Written exercise 1: In the yoga blog posts, list every part of the flyer's body where the base can give support in acro yoga.
Written exercise 2: According to the yoga blog posts, in which city was the January yoga conference held?
Written exercise 3: Using the yoga blog posts, explain why the writer now brushes with the left hand half the time.

The hygienist notices everything and made a comment recently that the left side of my mouth looked like I was doing a better job of brushing it.  I told her that made sense since I was right handed.  So, now I try to brush with my left hand half the time to even things out. It feels awkward but I know it is all for the best.  We will see if it is working next time I have my check-up.

In yoga I jokingly tell the class they need to even out their bodies or when they get older they will walk funny and I demonstrate. I also tell them if they leave class early and don't do the same poses on the other leg they will walk funny for the rest of the night. It always solicits a laugh and they stay.

This can be carried over into many areas of our lives. We tend to do the same things and stay with the same routines and get caught in ruts not realizing how "uneven" we are making our lives.  Try to do things a little differently - not only to stay balanced and even but to stay interested and excited about your day and your life.

Your yoga instructor can tell too. 

Monday, February 10, 2014

Just Take a Step

I attend a yoga conference in one of the most beautiful and interesting cities in the world every January. This year was no different. I was able to spend a week in San Francisco - the city by the bay.  The weather was so beautiful, unusually warm for January (i.e. it was 70 degrees some days), and though I've been there so many times before there were always things and places to discover that were new for me. 

The weekend conference is split up into six sessions.  For one of my sessions I selected an acro yoga workshop.  Acro as in acrobatic - where one person is on the bottom as the base and the second person is on top as the flyer - with the feet or the hands of the base supporting the flyer at the hips, hands, back or feet.  We started the workshop walking around the room weaving in and out of other people.  Eventually we were asked to select a partner and stand face to face with our arms up and hands pressed together.  We closed our eyes and were told to have one partner push into the other person's hands.  The reactions were very interesting.

Some people pushed back with as much force as the pusher, trying not to get knocked over. Others simply took a step back or to the side when the force became too much.

So what do you do when the "pressure" gets to be too much?  Do you fight back with all your might?  Do you stop and realize that sometimes the best thing to do is take a step back, to the side or out of the way in some way?  Sometimes the best reaction is not a reaction at all - but merely a reflection.  

Sunday, February 2, 2014

Kicking the Bucket List

I taught an indoor cycle class for another instructor earlier in the week.  I always check in with everyone in the room and ask new people to identify themselves so I can give them tips and check them out on the bike.  One young lady told me she was new. I felt her uneasiness and asked if she was a little nervous. She admitted she was but also very excited about being there. Taking this cycle class had always been on her bucket list and she was finally here to check it off the list.

Wow. I had to pause for a few seconds and think about that one. Bucket list: a list of things one hasn't done that they want to do before they "kick the bucket"!  Typically people have things like climb the Great Pyramids or walk the Great Wall of China.  I hadn't come across anyone with cycle class on their list.  Then I thought - how cool - I get to be a part of this very special moment in this person's life.  She commented how serious everyone in the class always looked and how they would come out of class soaked with sweat from head to toe.  It was a fear she wanted to conquer.  

So, I encouraged her, gave her some tips and started the music and the ride. Part way into class I thought she might like to have this recorded so I asked if she would like me to take her picture with her phone so she could savor the memory. She was delighted and smiled for the camera through her grimace.  

At the end of class she was practically jumping up and down with delight that she had survived and I was so thrilled to have been a part of a bucket list kicking. 

The same thing happens in yoga class.  People see poses and either dismiss it as something they will never be able to do or consider it as a possibility some day and put it on their "list".

What's on your list?  Do you even have a list?  What is stopping you from doing the things you know would have you jumping up and down - silently inside or physically outside?

Take the first step - the year and the week are young and the moment is now.

Material provided:
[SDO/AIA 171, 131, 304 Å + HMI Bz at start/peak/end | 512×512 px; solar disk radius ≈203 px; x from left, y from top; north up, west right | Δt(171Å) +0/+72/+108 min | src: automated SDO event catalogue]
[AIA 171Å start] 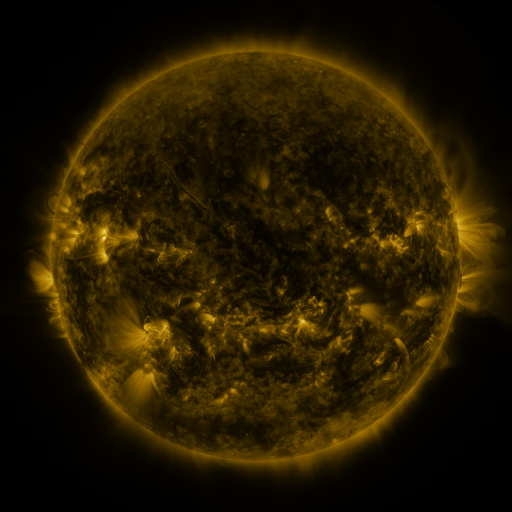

Worked solution 1: Hips, hands, back, and feet.

Worked solution 2: San Francisco.

Worked solution 3: The hygienist remarked that the left side of the writer's mouth looked better brushed, which the writer attributed to being right-handed. Brushing with the left hand half the time is meant to even things out.